## [Work to do]
Reproduce the lines below word for word, leaving out the pictures.

## [Material provided]
______

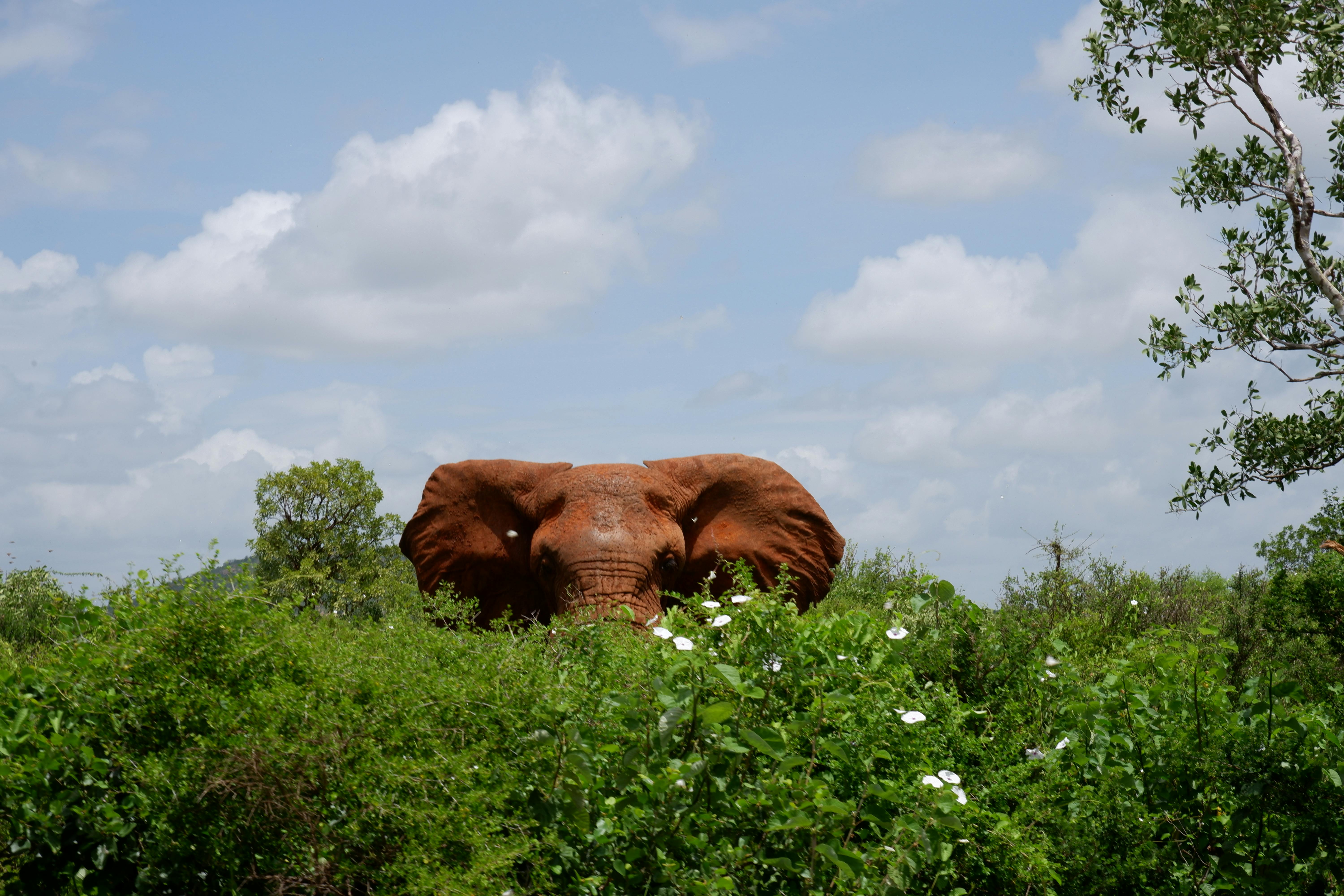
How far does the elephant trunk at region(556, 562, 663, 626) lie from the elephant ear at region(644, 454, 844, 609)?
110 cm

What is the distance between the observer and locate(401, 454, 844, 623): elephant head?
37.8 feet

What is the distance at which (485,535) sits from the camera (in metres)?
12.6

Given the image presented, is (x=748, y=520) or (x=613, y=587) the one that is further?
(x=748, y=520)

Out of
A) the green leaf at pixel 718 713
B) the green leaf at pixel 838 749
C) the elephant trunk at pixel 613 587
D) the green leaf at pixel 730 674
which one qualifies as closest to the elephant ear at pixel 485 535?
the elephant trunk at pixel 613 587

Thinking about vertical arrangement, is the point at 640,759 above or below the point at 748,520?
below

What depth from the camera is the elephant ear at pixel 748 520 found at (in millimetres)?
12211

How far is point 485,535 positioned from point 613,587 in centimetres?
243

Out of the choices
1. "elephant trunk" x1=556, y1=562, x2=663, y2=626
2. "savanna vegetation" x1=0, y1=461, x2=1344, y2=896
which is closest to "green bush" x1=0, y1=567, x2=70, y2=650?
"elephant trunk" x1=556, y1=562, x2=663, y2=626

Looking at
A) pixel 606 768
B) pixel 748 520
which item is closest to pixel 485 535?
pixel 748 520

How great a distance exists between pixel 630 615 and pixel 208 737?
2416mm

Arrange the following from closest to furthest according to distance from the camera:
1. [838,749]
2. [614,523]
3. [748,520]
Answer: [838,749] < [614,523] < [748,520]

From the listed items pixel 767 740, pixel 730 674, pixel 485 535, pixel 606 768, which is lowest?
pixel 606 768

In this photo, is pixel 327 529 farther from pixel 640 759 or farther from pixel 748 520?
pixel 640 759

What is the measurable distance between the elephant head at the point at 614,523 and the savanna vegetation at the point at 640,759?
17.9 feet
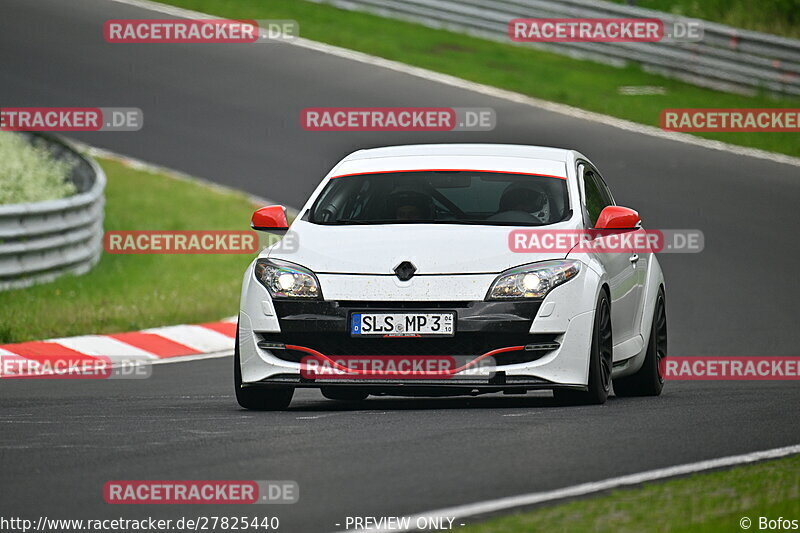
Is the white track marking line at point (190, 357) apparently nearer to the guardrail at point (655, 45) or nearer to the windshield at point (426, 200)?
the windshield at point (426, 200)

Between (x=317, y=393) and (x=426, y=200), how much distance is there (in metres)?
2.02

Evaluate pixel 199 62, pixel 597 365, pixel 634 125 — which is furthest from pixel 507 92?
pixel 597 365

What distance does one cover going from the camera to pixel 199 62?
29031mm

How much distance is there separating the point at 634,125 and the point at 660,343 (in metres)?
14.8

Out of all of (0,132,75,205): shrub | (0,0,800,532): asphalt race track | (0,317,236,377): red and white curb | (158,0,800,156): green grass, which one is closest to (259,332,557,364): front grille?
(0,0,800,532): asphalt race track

______

## [Solution to this task]
How far does the elephant trunk at region(556, 562, 663, 626) lie from the elephant ear at region(644, 454, 844, 609)?
110 cm

What is the distance between the observer and locate(401, 454, 844, 623): elephant head?
37.8 feet

What is the distance at which (485,535) sits from the camera (in metres)?
12.6

Given the image presented, is (x=748, y=520) or (x=613, y=587) the one that is further?
(x=748, y=520)

Out of
A) the green leaf at pixel 718 713
B) the green leaf at pixel 838 749
C) the elephant trunk at pixel 613 587
D) the green leaf at pixel 730 674
which one qualifies as closest to the elephant ear at pixel 485 535?
the elephant trunk at pixel 613 587

Thinking about vertical arrangement, is the point at 640,759 above or below the point at 748,520?
below

What depth from the camera is the elephant ear at pixel 748 520 found at (in millimetres)?
12211

How far is point 485,535 positioned from point 613,587 in centimetres?
243

Out of the choices
1. "elephant trunk" x1=556, y1=562, x2=663, y2=626
2. "savanna vegetation" x1=0, y1=461, x2=1344, y2=896
which is closest to "green bush" x1=0, y1=567, x2=70, y2=650?
"elephant trunk" x1=556, y1=562, x2=663, y2=626

Looking at
A) pixel 606 768
B) pixel 748 520
which item is closest to pixel 485 535?
pixel 748 520

How great a distance exists between pixel 630 615 and pixel 208 737?
2416mm

Arrange the following from closest to furthest according to distance from the camera:
1. [838,749]
2. [614,523]
3. [748,520]
Answer: [838,749] < [614,523] < [748,520]

From the listed items pixel 767 740, pixel 730 674, pixel 485 535, pixel 606 768, which is lowest?
pixel 606 768

In this photo, is pixel 327 529 farther from pixel 640 759 or farther from pixel 748 520?
pixel 640 759

What is the measurable distance between the elephant head at the point at 614,523 and the savanna vegetation at the point at 640,759?
17.9 feet
Is the white track marking line at point (190, 357) apparently nearer to the guardrail at point (655, 45) or nearer to the windshield at point (426, 200)?
the windshield at point (426, 200)

Between (x=317, y=393) and (x=426, y=200), how much distance is there (in metres)?
2.02

Evaluate pixel 199 62, pixel 597 365, pixel 634 125 — which is furthest from pixel 507 92?
pixel 597 365

What distance does one cover going from the camera to pixel 199 62?
29031mm

How much distance is there separating the point at 634,125 and the point at 660,343 (in metres)?
14.8

Out of all of (0,132,75,205): shrub | (0,0,800,532): asphalt race track | (0,317,236,377): red and white curb | (158,0,800,156): green grass, which one is closest to (259,332,557,364): front grille?
(0,0,800,532): asphalt race track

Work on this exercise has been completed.